Reflecting on the “ostracisation and humiliation” that had been heaped on abuse survivors and their supporters, Bishop Thompson said: “I came to see what it might feel like to be a sexual abuse survivor who came forward to the diocese. If they could do this to the bishop, they could do it to anyone.”
He described the “networks of influence and power extending for decades” through the diocese as “a protection racket”.
Describing the state of the Anglican church’s response to clerical abuse, he said: “The house is burning.”
Bishop Thompson was applauded loudly from the gallery when he finished his evidence as the hearing’s final witness.
Afterwards, he issued a statement saying he was determined to restore people’s “confidence and trust in our church’s mission”.
The chairman of the Royal Commission, Justice Peter McClellan, concluded the hearing by saying the inquiry was under immense pressure to finish its work. The Newcastle diocese had been “an important case study for a number of reasons”. It had been “the longest individual case study we have undertaken” and was significant not only for the Anglican church but as a study in “how institutions may fail or succeed in responding to allegations of abuse”.

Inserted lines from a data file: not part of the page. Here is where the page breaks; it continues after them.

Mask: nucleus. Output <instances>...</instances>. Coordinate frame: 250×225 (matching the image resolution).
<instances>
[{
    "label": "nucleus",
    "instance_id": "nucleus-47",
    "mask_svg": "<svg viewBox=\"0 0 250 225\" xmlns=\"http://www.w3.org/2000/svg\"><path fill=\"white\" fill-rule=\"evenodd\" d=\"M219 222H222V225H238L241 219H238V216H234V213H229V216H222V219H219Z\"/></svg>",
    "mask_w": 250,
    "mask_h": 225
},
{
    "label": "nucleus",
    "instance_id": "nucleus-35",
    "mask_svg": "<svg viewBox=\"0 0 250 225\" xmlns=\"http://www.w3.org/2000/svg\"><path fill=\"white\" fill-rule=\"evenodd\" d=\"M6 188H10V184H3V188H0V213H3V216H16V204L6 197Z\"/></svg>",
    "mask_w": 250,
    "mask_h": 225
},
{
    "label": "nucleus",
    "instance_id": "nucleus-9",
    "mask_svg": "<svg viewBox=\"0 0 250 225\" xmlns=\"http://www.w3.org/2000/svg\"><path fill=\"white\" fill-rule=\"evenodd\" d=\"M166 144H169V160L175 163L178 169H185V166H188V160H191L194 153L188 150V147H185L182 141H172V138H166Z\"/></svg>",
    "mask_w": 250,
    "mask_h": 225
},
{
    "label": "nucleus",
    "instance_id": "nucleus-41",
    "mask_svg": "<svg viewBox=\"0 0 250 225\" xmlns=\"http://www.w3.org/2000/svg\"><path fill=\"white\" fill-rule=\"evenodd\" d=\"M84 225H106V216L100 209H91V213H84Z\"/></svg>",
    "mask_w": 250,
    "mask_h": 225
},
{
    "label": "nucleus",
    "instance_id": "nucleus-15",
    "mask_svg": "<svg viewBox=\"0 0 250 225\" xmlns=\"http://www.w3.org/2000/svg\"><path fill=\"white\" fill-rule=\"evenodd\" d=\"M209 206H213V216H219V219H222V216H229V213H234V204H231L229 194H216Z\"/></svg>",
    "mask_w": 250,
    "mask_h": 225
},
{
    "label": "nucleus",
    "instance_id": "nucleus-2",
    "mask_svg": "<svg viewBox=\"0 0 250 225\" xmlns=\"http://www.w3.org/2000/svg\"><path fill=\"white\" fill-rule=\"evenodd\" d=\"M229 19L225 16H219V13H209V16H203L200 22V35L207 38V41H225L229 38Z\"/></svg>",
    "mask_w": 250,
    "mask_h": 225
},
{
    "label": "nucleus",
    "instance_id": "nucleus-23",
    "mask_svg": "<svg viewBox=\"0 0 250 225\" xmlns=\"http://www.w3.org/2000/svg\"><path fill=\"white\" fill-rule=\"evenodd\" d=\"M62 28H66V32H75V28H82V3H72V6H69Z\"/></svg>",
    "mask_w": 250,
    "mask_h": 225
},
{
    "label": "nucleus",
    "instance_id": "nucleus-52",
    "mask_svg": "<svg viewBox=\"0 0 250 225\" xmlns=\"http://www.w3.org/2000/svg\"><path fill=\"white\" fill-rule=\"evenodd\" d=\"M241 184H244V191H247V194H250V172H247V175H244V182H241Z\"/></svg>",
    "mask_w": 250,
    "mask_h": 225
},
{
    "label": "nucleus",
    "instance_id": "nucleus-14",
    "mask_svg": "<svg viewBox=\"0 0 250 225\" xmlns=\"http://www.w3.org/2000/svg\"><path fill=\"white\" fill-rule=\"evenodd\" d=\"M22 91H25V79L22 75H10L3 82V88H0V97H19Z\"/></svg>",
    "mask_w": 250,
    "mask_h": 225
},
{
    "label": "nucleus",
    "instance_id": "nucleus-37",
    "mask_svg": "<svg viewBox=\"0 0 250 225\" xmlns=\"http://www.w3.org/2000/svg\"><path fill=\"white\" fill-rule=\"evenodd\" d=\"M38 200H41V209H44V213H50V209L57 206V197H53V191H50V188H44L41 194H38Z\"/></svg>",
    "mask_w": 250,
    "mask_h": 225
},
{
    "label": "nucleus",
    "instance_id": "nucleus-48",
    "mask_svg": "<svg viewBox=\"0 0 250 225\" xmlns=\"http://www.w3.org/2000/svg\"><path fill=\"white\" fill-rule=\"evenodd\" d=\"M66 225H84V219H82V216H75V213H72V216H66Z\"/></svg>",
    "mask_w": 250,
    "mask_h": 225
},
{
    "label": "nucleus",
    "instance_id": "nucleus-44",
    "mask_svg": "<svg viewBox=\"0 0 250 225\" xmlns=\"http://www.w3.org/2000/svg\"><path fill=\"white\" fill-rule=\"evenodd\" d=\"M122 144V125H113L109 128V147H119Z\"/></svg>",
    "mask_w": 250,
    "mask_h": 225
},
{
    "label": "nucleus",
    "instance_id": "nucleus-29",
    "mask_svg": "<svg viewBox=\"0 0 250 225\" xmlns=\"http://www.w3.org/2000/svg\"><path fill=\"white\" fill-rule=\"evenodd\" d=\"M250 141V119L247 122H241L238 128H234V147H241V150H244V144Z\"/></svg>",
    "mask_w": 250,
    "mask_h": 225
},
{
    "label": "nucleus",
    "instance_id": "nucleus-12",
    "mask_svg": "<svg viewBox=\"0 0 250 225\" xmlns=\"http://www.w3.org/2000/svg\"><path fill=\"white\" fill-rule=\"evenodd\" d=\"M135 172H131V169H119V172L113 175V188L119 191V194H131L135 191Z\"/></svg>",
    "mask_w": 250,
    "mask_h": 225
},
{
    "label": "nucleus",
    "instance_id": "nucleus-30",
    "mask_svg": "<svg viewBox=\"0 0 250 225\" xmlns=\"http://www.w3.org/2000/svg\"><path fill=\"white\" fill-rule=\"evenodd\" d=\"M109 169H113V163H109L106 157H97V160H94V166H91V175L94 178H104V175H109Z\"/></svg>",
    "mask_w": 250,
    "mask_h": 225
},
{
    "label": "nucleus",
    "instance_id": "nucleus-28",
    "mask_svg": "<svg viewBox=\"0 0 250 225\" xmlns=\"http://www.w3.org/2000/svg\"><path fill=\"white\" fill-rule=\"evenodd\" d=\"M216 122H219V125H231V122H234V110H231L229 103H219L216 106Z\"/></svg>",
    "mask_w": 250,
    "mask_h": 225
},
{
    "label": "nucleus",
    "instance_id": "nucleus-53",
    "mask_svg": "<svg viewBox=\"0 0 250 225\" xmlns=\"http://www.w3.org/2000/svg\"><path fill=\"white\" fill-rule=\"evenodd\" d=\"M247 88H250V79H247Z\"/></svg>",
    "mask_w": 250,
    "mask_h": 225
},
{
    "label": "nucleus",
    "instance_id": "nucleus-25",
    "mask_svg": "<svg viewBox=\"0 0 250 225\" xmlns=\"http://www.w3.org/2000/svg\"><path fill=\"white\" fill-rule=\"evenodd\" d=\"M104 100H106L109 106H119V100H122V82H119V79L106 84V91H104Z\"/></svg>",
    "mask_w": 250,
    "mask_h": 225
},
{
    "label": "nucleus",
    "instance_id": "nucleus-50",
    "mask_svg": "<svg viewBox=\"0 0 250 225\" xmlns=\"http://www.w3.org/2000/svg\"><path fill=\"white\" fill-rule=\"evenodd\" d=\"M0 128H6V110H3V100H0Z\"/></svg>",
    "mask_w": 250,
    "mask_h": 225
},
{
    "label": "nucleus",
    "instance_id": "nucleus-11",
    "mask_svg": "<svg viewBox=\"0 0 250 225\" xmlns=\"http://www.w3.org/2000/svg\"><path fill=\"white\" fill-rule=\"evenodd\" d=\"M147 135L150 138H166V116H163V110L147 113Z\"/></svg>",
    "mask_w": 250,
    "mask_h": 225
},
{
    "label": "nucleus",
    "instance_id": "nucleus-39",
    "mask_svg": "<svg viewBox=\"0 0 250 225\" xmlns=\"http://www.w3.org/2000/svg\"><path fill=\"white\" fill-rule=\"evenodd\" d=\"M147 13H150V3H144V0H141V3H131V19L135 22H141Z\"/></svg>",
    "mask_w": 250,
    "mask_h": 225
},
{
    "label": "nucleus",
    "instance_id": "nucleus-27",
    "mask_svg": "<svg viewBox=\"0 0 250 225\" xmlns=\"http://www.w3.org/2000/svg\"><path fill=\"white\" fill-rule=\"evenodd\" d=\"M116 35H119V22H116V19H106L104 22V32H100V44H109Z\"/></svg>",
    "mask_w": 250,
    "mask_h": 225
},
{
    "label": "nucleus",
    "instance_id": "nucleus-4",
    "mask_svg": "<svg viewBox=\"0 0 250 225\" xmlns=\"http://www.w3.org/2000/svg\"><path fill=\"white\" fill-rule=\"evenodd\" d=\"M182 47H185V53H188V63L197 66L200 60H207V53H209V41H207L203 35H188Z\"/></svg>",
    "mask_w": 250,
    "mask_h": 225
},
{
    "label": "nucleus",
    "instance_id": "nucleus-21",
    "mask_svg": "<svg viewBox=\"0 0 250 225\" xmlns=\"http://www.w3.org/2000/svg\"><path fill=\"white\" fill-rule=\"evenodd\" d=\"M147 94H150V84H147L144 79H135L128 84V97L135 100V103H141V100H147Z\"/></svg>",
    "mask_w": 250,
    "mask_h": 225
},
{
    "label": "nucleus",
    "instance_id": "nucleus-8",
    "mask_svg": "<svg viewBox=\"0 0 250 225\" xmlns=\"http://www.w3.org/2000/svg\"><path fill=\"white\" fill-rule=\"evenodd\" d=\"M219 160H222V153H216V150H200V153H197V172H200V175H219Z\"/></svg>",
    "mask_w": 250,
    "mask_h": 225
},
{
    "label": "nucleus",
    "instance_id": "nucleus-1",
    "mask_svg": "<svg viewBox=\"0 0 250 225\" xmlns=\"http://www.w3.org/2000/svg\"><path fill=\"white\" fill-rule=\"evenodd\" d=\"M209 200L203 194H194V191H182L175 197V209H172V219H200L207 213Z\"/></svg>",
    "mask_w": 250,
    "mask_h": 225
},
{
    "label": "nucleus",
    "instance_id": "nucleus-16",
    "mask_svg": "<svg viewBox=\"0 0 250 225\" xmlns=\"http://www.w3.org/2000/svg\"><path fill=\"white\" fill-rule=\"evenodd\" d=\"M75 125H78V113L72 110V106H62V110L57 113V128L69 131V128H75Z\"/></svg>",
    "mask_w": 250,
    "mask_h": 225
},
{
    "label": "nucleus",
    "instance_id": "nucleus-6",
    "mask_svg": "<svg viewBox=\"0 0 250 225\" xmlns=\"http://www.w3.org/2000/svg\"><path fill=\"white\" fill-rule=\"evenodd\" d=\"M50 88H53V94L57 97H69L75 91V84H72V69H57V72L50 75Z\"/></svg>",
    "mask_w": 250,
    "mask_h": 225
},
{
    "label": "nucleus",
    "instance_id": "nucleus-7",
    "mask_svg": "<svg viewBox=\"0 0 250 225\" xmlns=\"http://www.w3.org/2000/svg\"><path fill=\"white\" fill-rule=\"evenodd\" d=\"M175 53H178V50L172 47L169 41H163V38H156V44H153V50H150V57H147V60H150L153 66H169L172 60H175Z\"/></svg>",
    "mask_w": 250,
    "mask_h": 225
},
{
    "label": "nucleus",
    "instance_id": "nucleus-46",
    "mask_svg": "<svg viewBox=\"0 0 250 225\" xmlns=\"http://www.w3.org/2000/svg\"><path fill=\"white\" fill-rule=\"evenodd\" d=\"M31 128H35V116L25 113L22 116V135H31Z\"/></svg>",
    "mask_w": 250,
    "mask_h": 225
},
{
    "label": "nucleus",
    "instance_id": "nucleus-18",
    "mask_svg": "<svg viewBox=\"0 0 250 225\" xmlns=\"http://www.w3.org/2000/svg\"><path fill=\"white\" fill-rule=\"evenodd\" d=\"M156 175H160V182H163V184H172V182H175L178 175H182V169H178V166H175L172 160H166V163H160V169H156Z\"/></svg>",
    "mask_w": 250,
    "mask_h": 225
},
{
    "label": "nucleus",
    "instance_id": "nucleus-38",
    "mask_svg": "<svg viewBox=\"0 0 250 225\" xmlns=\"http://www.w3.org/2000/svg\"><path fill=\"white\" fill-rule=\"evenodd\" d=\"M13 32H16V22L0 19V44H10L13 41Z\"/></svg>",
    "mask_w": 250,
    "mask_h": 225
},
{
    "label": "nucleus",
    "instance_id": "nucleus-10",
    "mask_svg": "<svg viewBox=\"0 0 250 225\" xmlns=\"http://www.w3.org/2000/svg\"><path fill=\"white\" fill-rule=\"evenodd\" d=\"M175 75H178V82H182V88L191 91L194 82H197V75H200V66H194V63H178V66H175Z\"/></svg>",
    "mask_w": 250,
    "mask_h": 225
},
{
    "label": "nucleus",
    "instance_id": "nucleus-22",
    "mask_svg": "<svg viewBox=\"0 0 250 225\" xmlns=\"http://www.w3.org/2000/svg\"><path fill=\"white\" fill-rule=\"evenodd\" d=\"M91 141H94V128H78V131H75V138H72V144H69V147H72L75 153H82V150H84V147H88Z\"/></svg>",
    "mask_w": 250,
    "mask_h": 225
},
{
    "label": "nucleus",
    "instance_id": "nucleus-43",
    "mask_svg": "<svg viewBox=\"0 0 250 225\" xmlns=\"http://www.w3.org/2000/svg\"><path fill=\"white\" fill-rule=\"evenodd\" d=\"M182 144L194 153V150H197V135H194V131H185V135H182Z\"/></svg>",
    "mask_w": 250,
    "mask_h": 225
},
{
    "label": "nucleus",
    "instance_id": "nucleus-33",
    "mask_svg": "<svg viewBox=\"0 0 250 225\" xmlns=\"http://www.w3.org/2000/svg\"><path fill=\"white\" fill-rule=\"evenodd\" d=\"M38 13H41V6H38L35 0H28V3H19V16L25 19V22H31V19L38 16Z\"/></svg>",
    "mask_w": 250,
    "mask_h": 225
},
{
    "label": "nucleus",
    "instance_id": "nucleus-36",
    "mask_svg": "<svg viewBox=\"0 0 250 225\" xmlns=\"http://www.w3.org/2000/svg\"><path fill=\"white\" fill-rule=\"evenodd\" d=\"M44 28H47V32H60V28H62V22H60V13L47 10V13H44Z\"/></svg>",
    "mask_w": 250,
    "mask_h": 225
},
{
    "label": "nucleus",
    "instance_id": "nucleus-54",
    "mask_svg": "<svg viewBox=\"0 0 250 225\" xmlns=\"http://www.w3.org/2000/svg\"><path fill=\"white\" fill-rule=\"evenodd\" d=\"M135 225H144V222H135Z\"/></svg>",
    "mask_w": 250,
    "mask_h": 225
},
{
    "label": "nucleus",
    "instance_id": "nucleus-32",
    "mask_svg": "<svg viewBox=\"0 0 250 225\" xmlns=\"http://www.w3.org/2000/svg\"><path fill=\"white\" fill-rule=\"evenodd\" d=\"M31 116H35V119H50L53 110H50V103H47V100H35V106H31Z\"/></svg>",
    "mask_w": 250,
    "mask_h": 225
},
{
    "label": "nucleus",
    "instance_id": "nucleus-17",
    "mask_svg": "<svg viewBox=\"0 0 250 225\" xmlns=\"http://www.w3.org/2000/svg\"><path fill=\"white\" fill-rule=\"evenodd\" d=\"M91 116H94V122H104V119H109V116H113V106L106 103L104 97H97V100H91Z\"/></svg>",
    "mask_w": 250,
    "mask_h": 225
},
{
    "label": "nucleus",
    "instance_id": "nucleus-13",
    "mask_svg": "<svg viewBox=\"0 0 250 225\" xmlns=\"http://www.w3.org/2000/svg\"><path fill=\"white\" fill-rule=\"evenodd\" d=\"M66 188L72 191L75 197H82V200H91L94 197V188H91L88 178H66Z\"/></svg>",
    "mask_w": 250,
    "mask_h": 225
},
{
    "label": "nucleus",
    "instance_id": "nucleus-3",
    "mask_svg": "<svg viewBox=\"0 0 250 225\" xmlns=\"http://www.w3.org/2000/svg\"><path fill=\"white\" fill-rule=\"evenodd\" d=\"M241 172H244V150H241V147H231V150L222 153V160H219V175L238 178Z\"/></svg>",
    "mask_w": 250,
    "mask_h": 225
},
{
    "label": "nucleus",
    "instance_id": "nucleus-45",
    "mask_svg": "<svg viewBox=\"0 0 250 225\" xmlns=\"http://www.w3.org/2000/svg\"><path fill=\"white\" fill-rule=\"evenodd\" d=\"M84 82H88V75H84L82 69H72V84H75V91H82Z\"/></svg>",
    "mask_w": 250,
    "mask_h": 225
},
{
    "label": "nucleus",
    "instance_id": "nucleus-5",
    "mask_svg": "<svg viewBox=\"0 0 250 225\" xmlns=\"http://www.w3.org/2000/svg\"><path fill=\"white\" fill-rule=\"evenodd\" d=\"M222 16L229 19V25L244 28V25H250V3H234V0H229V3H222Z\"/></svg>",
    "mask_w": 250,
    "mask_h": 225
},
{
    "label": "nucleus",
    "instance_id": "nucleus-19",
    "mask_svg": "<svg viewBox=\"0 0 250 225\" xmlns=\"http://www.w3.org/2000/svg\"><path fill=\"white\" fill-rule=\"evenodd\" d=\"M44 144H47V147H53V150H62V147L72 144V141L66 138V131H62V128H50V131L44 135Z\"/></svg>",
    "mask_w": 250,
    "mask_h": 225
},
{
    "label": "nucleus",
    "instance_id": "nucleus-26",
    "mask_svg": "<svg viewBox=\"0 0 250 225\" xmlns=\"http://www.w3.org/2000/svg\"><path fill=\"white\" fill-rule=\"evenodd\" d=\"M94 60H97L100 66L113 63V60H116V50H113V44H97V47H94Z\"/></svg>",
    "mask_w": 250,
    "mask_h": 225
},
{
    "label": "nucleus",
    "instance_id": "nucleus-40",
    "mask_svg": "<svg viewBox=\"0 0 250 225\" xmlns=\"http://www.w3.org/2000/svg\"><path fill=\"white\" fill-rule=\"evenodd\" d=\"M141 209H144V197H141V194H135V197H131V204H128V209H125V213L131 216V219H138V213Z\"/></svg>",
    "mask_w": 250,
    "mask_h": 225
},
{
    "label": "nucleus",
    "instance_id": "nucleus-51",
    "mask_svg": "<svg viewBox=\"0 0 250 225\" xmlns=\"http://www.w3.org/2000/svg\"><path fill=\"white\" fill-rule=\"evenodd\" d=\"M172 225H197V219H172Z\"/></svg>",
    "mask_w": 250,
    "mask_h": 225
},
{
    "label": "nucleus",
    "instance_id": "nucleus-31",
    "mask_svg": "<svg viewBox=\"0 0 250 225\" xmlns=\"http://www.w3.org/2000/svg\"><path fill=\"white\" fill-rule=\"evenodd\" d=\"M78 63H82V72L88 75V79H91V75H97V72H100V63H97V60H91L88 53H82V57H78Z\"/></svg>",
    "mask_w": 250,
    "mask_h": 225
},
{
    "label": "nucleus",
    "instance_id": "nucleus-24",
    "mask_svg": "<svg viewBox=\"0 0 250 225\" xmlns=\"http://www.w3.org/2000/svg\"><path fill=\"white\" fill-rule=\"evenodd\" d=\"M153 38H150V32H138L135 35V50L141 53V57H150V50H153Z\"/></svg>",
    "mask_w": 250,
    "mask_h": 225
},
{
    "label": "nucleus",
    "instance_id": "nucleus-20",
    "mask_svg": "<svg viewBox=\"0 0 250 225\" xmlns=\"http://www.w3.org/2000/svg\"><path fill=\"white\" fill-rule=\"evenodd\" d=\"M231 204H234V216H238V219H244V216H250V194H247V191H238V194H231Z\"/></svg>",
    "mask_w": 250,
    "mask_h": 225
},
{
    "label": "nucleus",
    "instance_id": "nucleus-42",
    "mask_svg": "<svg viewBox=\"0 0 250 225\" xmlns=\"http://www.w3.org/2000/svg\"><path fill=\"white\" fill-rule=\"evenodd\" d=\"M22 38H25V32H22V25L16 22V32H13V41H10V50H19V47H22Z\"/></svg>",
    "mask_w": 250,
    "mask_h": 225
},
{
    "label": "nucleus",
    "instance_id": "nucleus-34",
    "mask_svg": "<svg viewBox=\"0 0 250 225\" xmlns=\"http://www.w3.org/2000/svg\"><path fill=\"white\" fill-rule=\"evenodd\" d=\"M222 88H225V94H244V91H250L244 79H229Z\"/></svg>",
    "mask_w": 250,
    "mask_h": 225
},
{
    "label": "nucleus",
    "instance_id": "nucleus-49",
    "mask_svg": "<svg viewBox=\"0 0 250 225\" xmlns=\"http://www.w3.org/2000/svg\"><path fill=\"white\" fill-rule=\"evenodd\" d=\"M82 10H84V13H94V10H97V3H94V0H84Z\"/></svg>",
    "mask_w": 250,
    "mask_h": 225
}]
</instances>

Thursday’s hearing, the 16th day of an inquiry that was carried over from August after its initial block of time was insufficient, began with the diocesan business manager since 2007, John Cleary, resuming in the witness stand. Mr Cleary parried questions from counsel for former bishop Roger Herft, and stood by his evidence of Wednesday regarding the 2012 disciplinary proceedings against the former dean of Newcastle, Graeme Lawrence, and the other figures that a survivor, CKH, had accused of multiple sexual transgressions over some six years until 1984.
Mr Cleary, like his colleague, the director of professional standards, an employee of the diocese rather than a parishioner, said that at that time “we desperately needed a leader to stand up and support professional standards”.
He was adamant that a bloc within the church had been actively trying to weaken the professional standards ordinances and that those people were also more supportive of accused or guilty clerics than they were towards their victims.
Mr Cleary’s evidence also touched briefly on the way that legal fees had eaten into some “substantial” payments to abuse victims, including Phillip D’Ammond, who gave horrific evidence to the commission in August of his abuse at the hands of a serial paedophile, Jim Brown, who was defended by prominent diocese lay figure and church office-holder Paul Rosser.
Mr Cleary said half of Mr D’Ammond’s payment went on legal fees and the other half went on heroin: he’d been clean for four years but with a sudden pile of money and no financial advice he spent it all.
But it was Bishop Thompson’s evidence that proved the most emotional, as he talked about his “deep sense of betrayal” by those in the diocese who even now supported clergy rather than victims.
New steps to review policies
NEWCASTLE Bishop Greg Thompson quoted the 4th century theologian St Augustine in his Royal Commission evidence to describe some of the clerical power networks in his diocese as incurvatus in se or “life turned in on itself”.
But in a statement afterwards, the bishop invoked a very 21st century response – a review by professional services firm KPMG – to help ensure “health and transparency” in the operation of the church.
Bishop Thompson said the royal commission had been a watershed for survivors and their families, and for the church, which he said was committed to facing its past.
Declaring the royal commission to be “the basis for . . . decision-making” in the diocese, the bishop said he had commissioned a review of diocesan governance practices by KPMG “ethics and independence partner”, Mark Jones.
Citing “the lived trauma of survivors”, he said the diocese was working to appoint a former NSW police commander to undertake a review of its present policies on child protection, church discipline and redress for survivors.